» **WRITTEN REQUEST A**: Reproduce the article on UKIP voters from "There are various" up to and including "rise of liberalism.".
» **WRITTEN REQUEST B**:
Answer these from the article on UKIP voters:
(i) In which seaside town did UKIP gain its first seat?
(ii) Who wrote the book Revolt on the Right?
(iii) According to the 2013 YouGov poll, what percentage of UKIP voters want to renationalize energy companies?

“UKIPERs of the UK UNITE!” – UKIP Voters, Ideology and The Future.


UK polling results

Source: http://www.bbc.co.uk/news/uk-politics-29581058

The ending of the Communist Manifesto was “working men of the world unite! You have nothing to lose but your chains!”

This in many ways can summarize UKIP at the moment. After an extraordinary by-election week, UKIP have gained their first seat in the seaside town of Clacton and nearly won in the seat of Middleton and Heywood as well. Everything looks up for the UKIP party. The map shows they are likely to make big gains across the country. As for the Labour and Tories, a hope of an outright majority fades to grey. Why is UKIP doing so well? Is there concern for the rise of this party? What are the prospects for the party in the future?

There are various causes for UKIP success. People are unhappy with immigration and this is turning millions to UKIP. UKIP have successfully linked the EU free movement of labour with immigration. But wider causes are really at stake here. The book Revolt on the Right: Explaining Support For The Radical Right In Britain by Robert Ford and Matthew Goodwin argues that a lot of the people who voted for UKIP are older working class males who have been left behind by the growth of globalisation. They have become sceptical of the establishment and feel alienated by the rise of liberalism.

In many ways, economic liberalism and social liberalism have made many people go over to the UKIP party – and this is why a lot of younger voters will fear UKIP. UKIP  and their voters are far less liberal than the current younger generations. According to one poll done by the Guardian in May 2014, shows 27% of UKIP voters strongly disagreeing with same sex marriage should have the same rights as heterosexuals. Liberal minded students beware UKIP! However UKIP voters aren’t ex-Tory free market Thatcherites as many would believe; UKIP voters according to a 2013 YouGov poll 73% want to renationalise railways and 78% want to renationalise energy companies.

UKIP voters are probably what you could call Communitarian. Communitarians are people who believe that people have an attachment to their communities in which they are from and whose identity is heavily shaped by the society in which they are in. In a political context, Communitarians are conservative on social issues but prefer government interference in the economy. Before 1997, Labour had significant affiliations with voters of the UKIP party in the sense that Labour party MPs had significant ties to their local communities . That is obviously no longer the case, as Labourites are as middle class as the Tories. Furthermore, Labour and the left in Europe post-Thatcher have ditched communitarianism for individualist liberalism. That has meant the Left has paid the price dearly. This is in Europe as well as in Britain.

» **DATA EXTRACT**:
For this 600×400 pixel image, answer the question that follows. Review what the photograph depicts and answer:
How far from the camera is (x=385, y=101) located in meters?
==
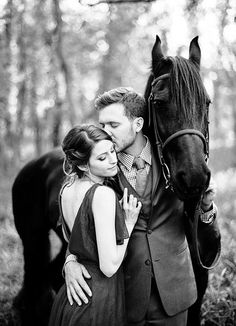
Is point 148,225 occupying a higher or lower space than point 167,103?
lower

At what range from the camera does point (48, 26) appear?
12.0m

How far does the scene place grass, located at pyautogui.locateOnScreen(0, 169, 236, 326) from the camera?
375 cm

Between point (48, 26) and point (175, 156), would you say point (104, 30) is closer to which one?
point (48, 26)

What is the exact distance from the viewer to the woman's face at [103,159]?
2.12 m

» **CORRECT RESULT A**:
There are various causes for UKIP success. People are unhappy with immigration and this is turning millions to UKIP. UKIP have successfully linked the EU free movement of labour with immigration. But wider causes are really at stake here. The book Revolt on the Right: Explaining Support For The Radical Right In Britain by Robert Ford and Matthew Goodwin argues that a lot of the people who voted for UKIP are older working class males who have been left behind by the growth of globalisation. They have become sceptical of the establishment and feel alienated by the rise of liberalism.

» **CORRECT RESULT B**:
(i) Clacton
(ii) Robert Ford and Matthew Goodwin
(iii) 78%